With the COVID-19 outbreak sweeping across the world and United States the need for medical face masks is becoming a stark reality. One Sedalia seamstress is donating time and material to help with the supply chain.
Kimberlie Windle, the costume designer for State Fair Community College Theatre Department and owner of k. mae designs, began sewing masks Friday. By Sunday, she and others had created 253 masks, and by Monday there were requests for 300 more.
“I had a couple friends text me a link for a hospital in Oklahoma that was looking for people to send masks,” she said Monday, by phone. “After getting the texts a couple times I said, ‘OK this is something I need to be doing, let me find out how I can do it.’”

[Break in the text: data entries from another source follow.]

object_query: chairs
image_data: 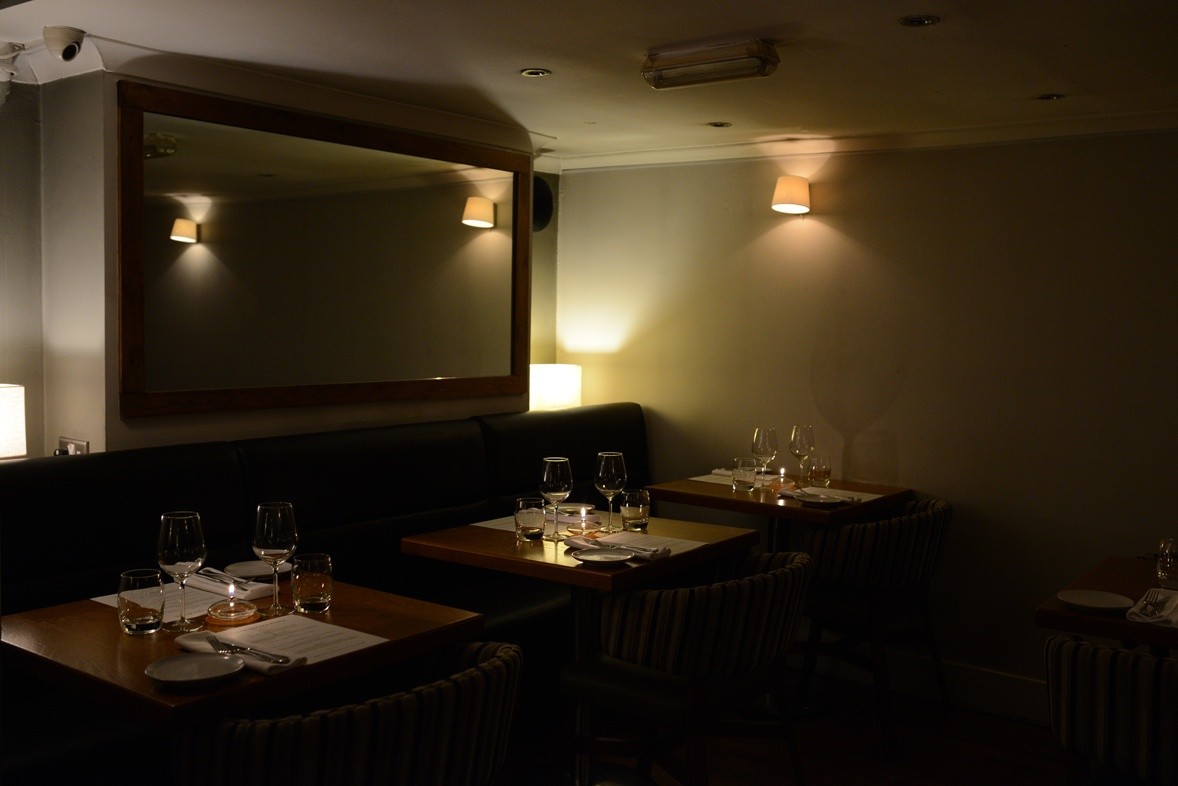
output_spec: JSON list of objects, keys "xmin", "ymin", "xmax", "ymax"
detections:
[
  {"xmin": 170, "ymin": 641, "xmax": 522, "ymax": 786},
  {"xmin": 565, "ymin": 548, "xmax": 814, "ymax": 784},
  {"xmin": 780, "ymin": 488, "xmax": 954, "ymax": 765},
  {"xmin": 1043, "ymin": 634, "xmax": 1177, "ymax": 786}
]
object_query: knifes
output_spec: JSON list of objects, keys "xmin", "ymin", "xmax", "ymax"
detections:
[
  {"xmin": 220, "ymin": 642, "xmax": 288, "ymax": 663},
  {"xmin": 1152, "ymin": 597, "xmax": 1170, "ymax": 615},
  {"xmin": 583, "ymin": 537, "xmax": 658, "ymax": 552},
  {"xmin": 195, "ymin": 570, "xmax": 250, "ymax": 592}
]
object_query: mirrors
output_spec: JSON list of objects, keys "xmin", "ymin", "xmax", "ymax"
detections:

She began asking friends if they knew of hospitals and clinics in need of masks. She also made a post on Facebook and was soon receiving messages not only locally, but from across the U.S.
“The messages just started pouring in, on posts and private messages,” she noted. “It has gotten a lot bigger than I anticipated.”
She is making face masks for both the public and for healthcare workers at hospitals and clinics.
“Some (of the masks) are for people who are having to go to the hospital because they have transfusions or appointments,” Windle explained.
Before beginning the project, Windle researched online on how to construct medical face masks.
“One website said to use four layers of cotton fabric,” she said. “While I’m not positive that it is the best mask in the world, I figure it’s better than not having a mask at all.
“I’m donating them because I want people to be able to have one if they need one,” she continued. “Or if they are trying to help their staff have extra masks. It’s just a small way I can help while I’m not working because the college is closed.”
She added sewing the masks helps her feel productive and useful during this stressful time.
Windle’s friends and others have stepped in to help her with the project the last few days. Some have given her monetary donations to ship masks or picked up fabric to cut for her or donated fabric. People are also helping to sew and pin masks.
“There’s been a lot of support from friends and other people in the community,” she noted.
“I’ve been putting out piles of cut fabric in baskets and they’ll pick them up and sew it and bring it back to me.”
In the last week, Windle said she’s hearing about numerous individuals and churches stepping forward to sew masks during the worldwide pandemic.
“I know there’s a lot of local needs still,” she said. “So, if there’s anybody interested I know there’s lots of hospitals asking. Or if people want to get masks to me, I’d be happy to distribute to people I have on my list waiting.”